(Records contained in a dataset)

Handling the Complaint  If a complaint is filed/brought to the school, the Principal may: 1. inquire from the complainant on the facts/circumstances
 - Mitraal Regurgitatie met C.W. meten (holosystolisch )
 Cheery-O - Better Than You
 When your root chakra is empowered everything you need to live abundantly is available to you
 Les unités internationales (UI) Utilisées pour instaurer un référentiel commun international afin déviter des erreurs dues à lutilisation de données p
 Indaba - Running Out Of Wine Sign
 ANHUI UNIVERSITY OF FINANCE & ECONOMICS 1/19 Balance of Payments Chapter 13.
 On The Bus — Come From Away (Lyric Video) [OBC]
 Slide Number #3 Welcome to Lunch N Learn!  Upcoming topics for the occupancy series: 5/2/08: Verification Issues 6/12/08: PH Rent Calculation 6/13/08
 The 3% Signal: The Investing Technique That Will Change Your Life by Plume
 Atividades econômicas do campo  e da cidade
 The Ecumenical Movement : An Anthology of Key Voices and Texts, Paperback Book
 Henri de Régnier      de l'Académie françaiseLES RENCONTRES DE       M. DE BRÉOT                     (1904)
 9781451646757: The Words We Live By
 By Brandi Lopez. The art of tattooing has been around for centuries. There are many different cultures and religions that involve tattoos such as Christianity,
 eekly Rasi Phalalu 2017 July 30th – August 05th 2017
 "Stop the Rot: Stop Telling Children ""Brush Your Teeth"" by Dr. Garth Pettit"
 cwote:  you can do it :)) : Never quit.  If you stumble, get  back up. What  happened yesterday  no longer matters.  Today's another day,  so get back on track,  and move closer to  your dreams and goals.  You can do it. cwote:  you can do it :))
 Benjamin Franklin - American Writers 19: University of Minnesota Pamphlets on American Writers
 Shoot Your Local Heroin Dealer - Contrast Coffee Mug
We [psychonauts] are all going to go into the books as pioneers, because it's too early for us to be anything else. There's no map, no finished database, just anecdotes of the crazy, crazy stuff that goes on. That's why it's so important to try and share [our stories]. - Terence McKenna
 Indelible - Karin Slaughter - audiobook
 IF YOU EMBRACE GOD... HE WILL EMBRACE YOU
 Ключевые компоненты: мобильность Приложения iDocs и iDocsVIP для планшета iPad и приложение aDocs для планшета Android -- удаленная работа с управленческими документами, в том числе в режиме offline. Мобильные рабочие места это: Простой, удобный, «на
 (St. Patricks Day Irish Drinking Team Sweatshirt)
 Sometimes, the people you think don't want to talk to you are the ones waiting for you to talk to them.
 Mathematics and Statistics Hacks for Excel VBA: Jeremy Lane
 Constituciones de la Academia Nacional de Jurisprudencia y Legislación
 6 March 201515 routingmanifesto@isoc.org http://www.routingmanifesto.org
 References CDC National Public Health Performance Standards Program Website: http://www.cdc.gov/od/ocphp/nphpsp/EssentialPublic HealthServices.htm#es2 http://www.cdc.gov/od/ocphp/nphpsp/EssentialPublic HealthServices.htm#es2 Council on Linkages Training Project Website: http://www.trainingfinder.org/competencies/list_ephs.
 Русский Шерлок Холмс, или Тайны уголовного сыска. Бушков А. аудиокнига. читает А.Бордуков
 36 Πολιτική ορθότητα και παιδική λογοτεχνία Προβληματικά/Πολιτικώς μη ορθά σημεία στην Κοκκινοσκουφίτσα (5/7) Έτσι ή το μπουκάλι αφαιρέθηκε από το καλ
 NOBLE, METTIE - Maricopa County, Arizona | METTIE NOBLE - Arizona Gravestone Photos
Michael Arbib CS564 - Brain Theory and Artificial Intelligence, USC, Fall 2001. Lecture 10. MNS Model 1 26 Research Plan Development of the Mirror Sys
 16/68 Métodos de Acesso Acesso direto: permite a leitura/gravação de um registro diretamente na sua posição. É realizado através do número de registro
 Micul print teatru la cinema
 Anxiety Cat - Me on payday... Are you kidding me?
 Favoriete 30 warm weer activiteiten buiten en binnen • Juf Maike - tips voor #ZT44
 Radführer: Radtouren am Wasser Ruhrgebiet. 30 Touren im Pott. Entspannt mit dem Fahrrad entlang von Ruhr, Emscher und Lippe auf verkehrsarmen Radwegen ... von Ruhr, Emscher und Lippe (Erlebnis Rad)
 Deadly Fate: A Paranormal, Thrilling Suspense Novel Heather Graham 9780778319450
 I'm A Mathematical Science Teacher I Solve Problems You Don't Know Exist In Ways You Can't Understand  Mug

Problem to solve. Copy out only the lines of the records above from the one with "Atividades econômicas do" through the one with "Shoot Your Local", exactly as they stand, both included.

Answer box.
 Atividades econômicas do campo  e da cidade
 The Ecumenical Movement : An Anthology of Key Voices and Texts, Paperback Book
 Henri de Régnier      de l'Académie françaiseLES RENCONTRES DE       M. DE BRÉOT                     (1904)
 9781451646757: The Words We Live By
 By Brandi Lopez. The art of tattooing has been around for centuries. There are many different cultures and religions that involve tattoos such as Christianity,
 eekly Rasi Phalalu 2017 July 30th – August 05th 2017
 "Stop the Rot: Stop Telling Children ""Brush Your Teeth"" by Dr. Garth Pettit"
 cwote:  you can do it :)) : Never quit.  If you stumble, get  back up. What  happened yesterday  no longer matters.  Today's another day,  so get back on track,  and move closer to  your dreams and goals.  You can do it. cwote:  you can do it :))
 Benjamin Franklin - American Writers 19: University of Minnesota Pamphlets on American Writers
 Shoot Your Local Heroin Dealer - Contrast Coffee Mug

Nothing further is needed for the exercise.